The reasoning: CloudNativePG already handles replication for high availability at the database level. If a node goes down, PostgreSQL fails over to a replica on a different node. Having Longhorn also replicate each volume across nodes is redundant — it's just burning through disk space for no real benefit.
I kept the default 3-replica storage class for everything else (general workloads, apps that don't have their own replication), but all database clusters now use longhorn-single-replica.
#Deploying a PostgreSQL Cluster
Here's what a real CloudNativePG cluster definition looks like.

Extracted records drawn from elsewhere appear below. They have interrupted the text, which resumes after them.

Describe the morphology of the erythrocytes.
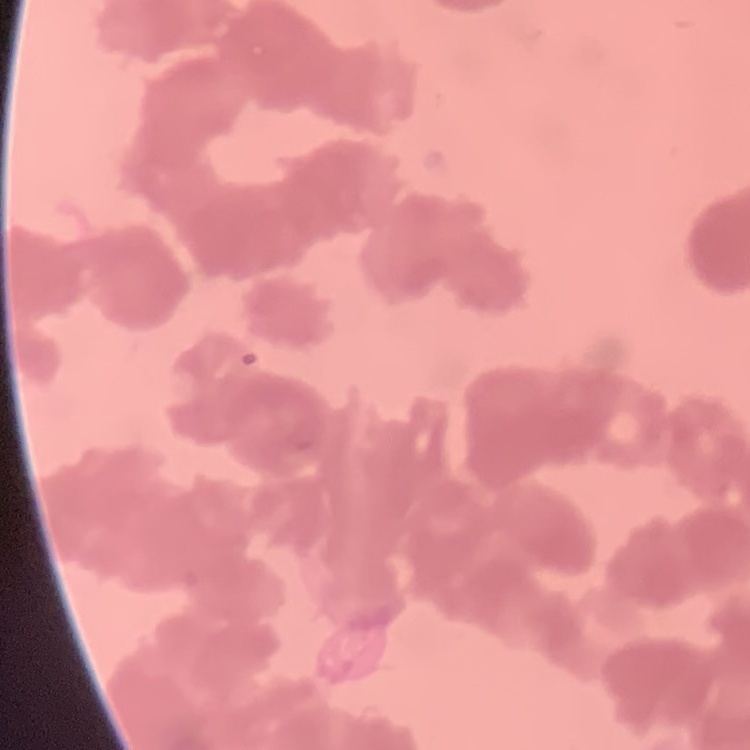

They show rouleaux formation.

Field's or Giemsa stain. Thin peripheral smear. One tile cut from a larger photomicrograph.Point out each malaria parasite.
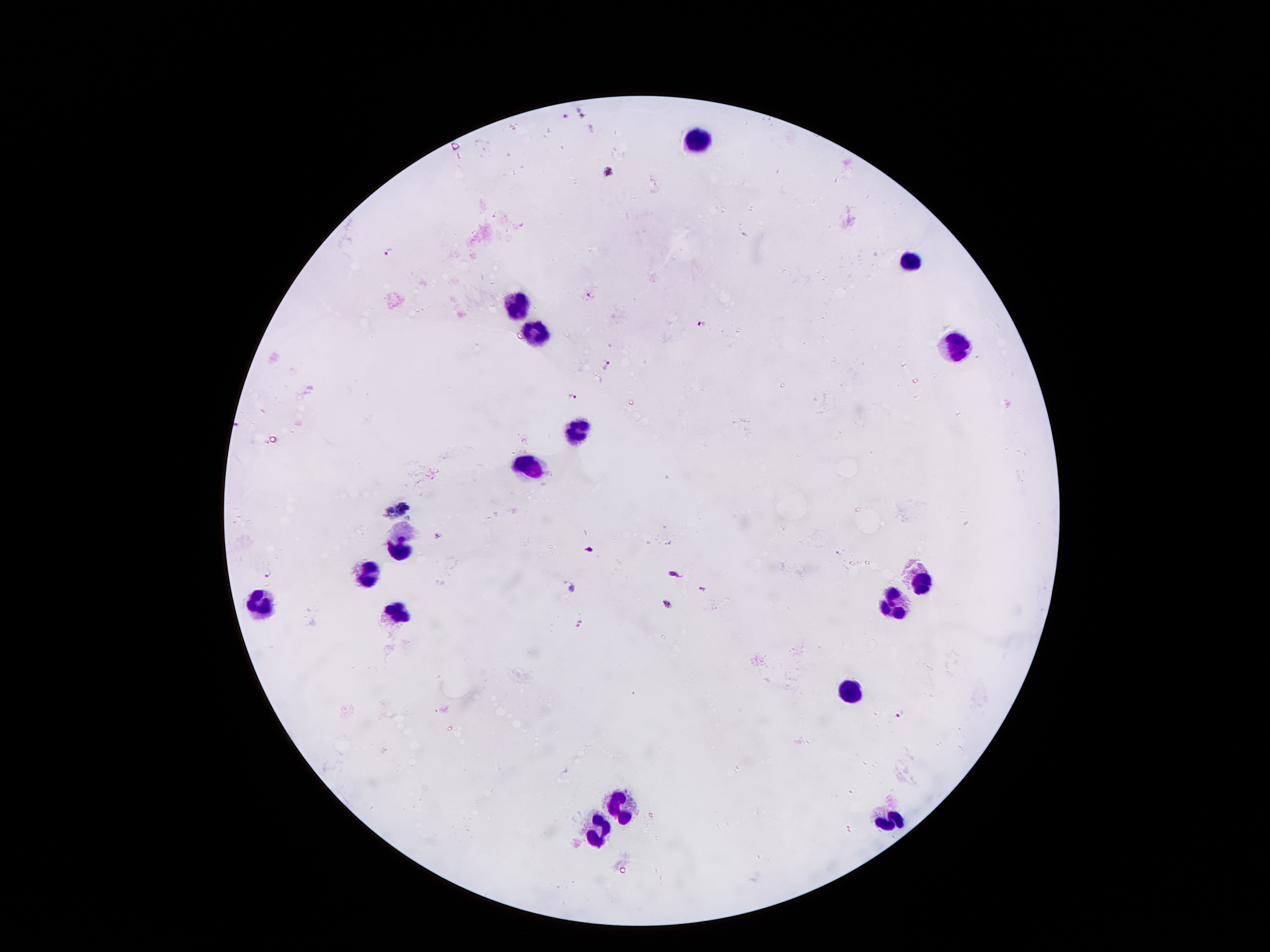

Approximate centers as (x, y) in pixels.
Malaria parasites: (584, 113), (564, 116), (389, 251), (589, 295), (702, 324), (607, 363), (572, 396), (437, 535), (588, 549), (268, 572), (675, 575), (573, 589), (667, 604), (580, 624), (901, 713).

Summary:
  - Leukocyte locations: (696, 137), (911, 261), (513, 303), (536, 333), (953, 345), (573, 431), (526, 464), (400, 546), (369, 572), (922, 582), (261, 601), (899, 609), (402, 611), (853, 693), (621, 805), (889, 819), (599, 831)
  - Preparation: thick peripheral-blood smear
  - Capture: smartphone through the microscope eyepiece
  - Magnification: 100x
  - Patient malaria status: infected with Plasmodium falciparum
  - Field of view: one from this slide
  - Stain: Giemsa
  - Image size: 1270×952 pixels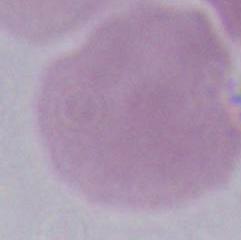

Summary:
  - Identification: erythrocyte
  - Magnification: 1000x
  - Modality: micrograph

This is from one of the apps I'm running:
apiVersion: postgresql.cnpg.io/v1
kind: Cluster
metadata:
name: nocodb-postgres
namespace: nocodb
spec:
instances: 2
primaryUpdateStrategy: unsupervised
storage:
size: 5Gi
storageClass: longhorn-single-replica
monitoring:
enablePodMonitor: true
postgresql:
parameters:
max_connections: "100"
shared_buffers: "128MB"
work_mem: "4MB"
maintenance_work_mem: "32MB"
effective_cache_size: "512MB"
replicationSlots:
highAvailability:
enabled: true
bootstrap:
initdb:
database: nocodb
owner: nocodb
secret:
name: nocodb-postgres-credentials
A few things to highlight:
instances: 2— one primary, one replica. For a home lab this gives me high availability without going overboard.storageClass: longhorn-single-replica— using our single-replica class so we don't double up on replication.replicationSlots.highAvailability.enabled: true— ensures the replica stays in sync even if it temporarily falls behind.bootstrap.initdb— creates the database and user on first boot, using credentials from a Kubernetes Secret.
Commit this to the Flux repo and within a few minutes you have a running PostgreSQL cluster with streaming replication.
#Connection Pooling with PgBouncer
CloudNativePG also supports connection pooling through PgBouncer, which is great for web applications that might open a lot of short-lived database connections:
apiVersion: postgresql.cnpg.io/v1
kind: Pooler
metadata:
name: nocodb-postgres-pooler
namespace: nocodb
spec:
cluster:
name: nocodb-postgres
type: rw
instances: 2
monitoring:
enablePodMonitor: true
pgbouncer:
poolMode: session
parameters:
default_pool_size: "20"
max_client_conn: "100"
Your app connects to the pooler service instead of directly to PostgreSQL, and PgBouncer handles connection multiplexing.
#Monitoring
Since I have Prometheus and Grafana set up on the cluster, CloudNativePG integrates nicely with both via the enablePodMonitor: true and enableServiceMonitor: true settings. This gives me dashboards showing replication lag, connection counts, query throughput, and storage usage — which is how I discovered the 9x replication issue in the first place.
#Current State
I now have about 9 PostgreSQL databases running via CloudNativePG across various apps — NocoDB, Postiz, n8n, Coder, and a few of my own projects. All using longhorn-single-replica for storage. The operator handles failover, and Flux handles deployment. It's been rock solid.
#Wrapping Up the Series
This was the last major piece of infrastructure for my home lab cluster. Looking back at the whole journey — from unboxing HP EliteDesk minis to running production databases on Kubernetes — it's been a fantastic learning experience. The cluster is now running real applications, accessible from the internet through Cloudflare Tunnel, with GitOps managing the entire state.
Was it overkill? Absolutely. Was it worth it? Also absolutely.